═════ RECORDS FOR THE TASK ═════

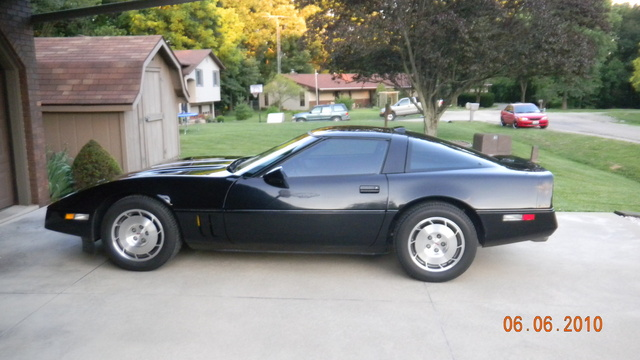 Picture of 1986 Chevrolet Corvette Coupe, exterior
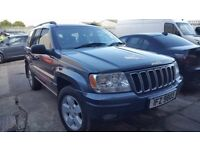 2003 Jeep Grand Cherokee Limited 2.7 CRD Auto 4x4 offroad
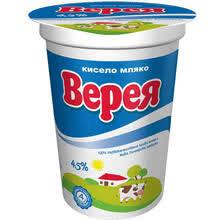 Bulgarian yogurt 4.5% fat 400gr.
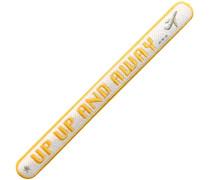 KOFFER PATCH: Up Up And Away · weiß Patches & Accessoires: hochwertig bestickt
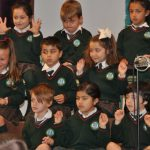 Assembly Year 1 - 2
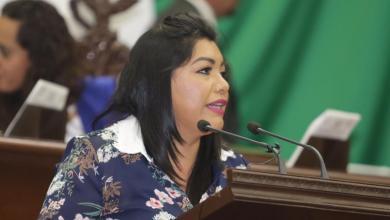 Plantea Brenda Fraga erradicar la votación secreta
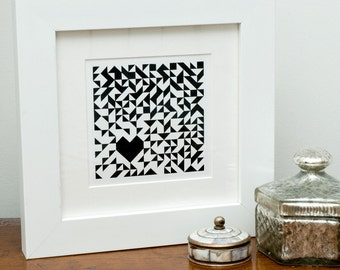 Geometric Heart screen print
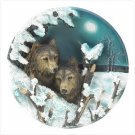 3914800: Decorative Night Wolves Plate-3-D Design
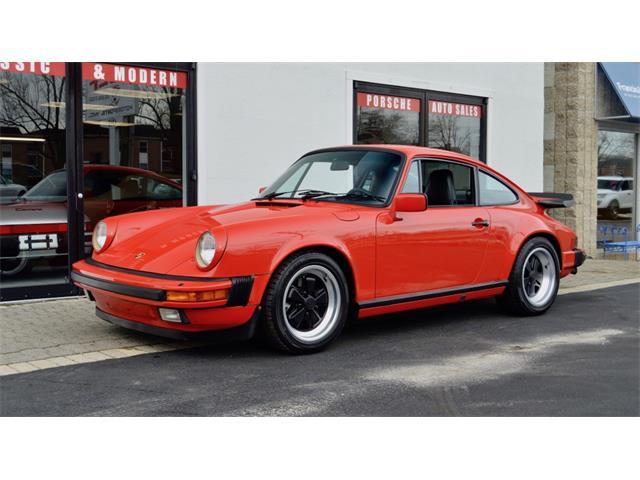 1985 Porsche Carrera (CC-1433522) for sale in West Chester, Pennsylvania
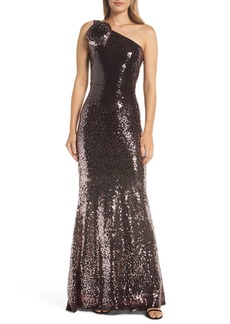 Vince Camuto One-Shoulder Sequin Gown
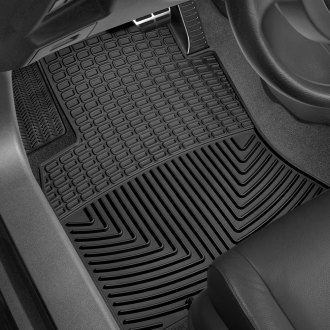 WeatherTech® - All-Weather Floor Mats (1st Row, Black)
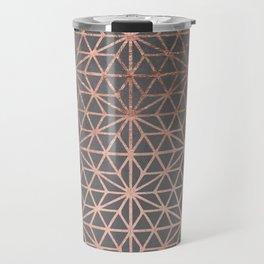 Modern rose gold stars geometric pattern Christmas grey graphite concrete industrial cement Travel Mug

═════

→ **ABOUT THIS TASK**
Exactly the lines from the one holding "Assembly Year 1 - 2" through the last line of the entries, both included, are to be duplicated; leave the pictures out.

→ **EXPECTED ANSWER**
 Assembly Year 1 - 2
 Plantea Brenda Fraga erradicar la votación secreta
 Geometric Heart screen print
 3914800: Decorative Night Wolves Plate-3-D Design
 1985 Porsche Carrera (CC-1433522) for sale in West Chester, Pennsylvania
 Vince Camuto One-Shoulder Sequin Gown
 WeatherTech® - All-Weather Floor Mats (1st Row, Black)
 Modern rose gold stars geometric pattern Christmas grey graphite concrete industrial cement Travel Mug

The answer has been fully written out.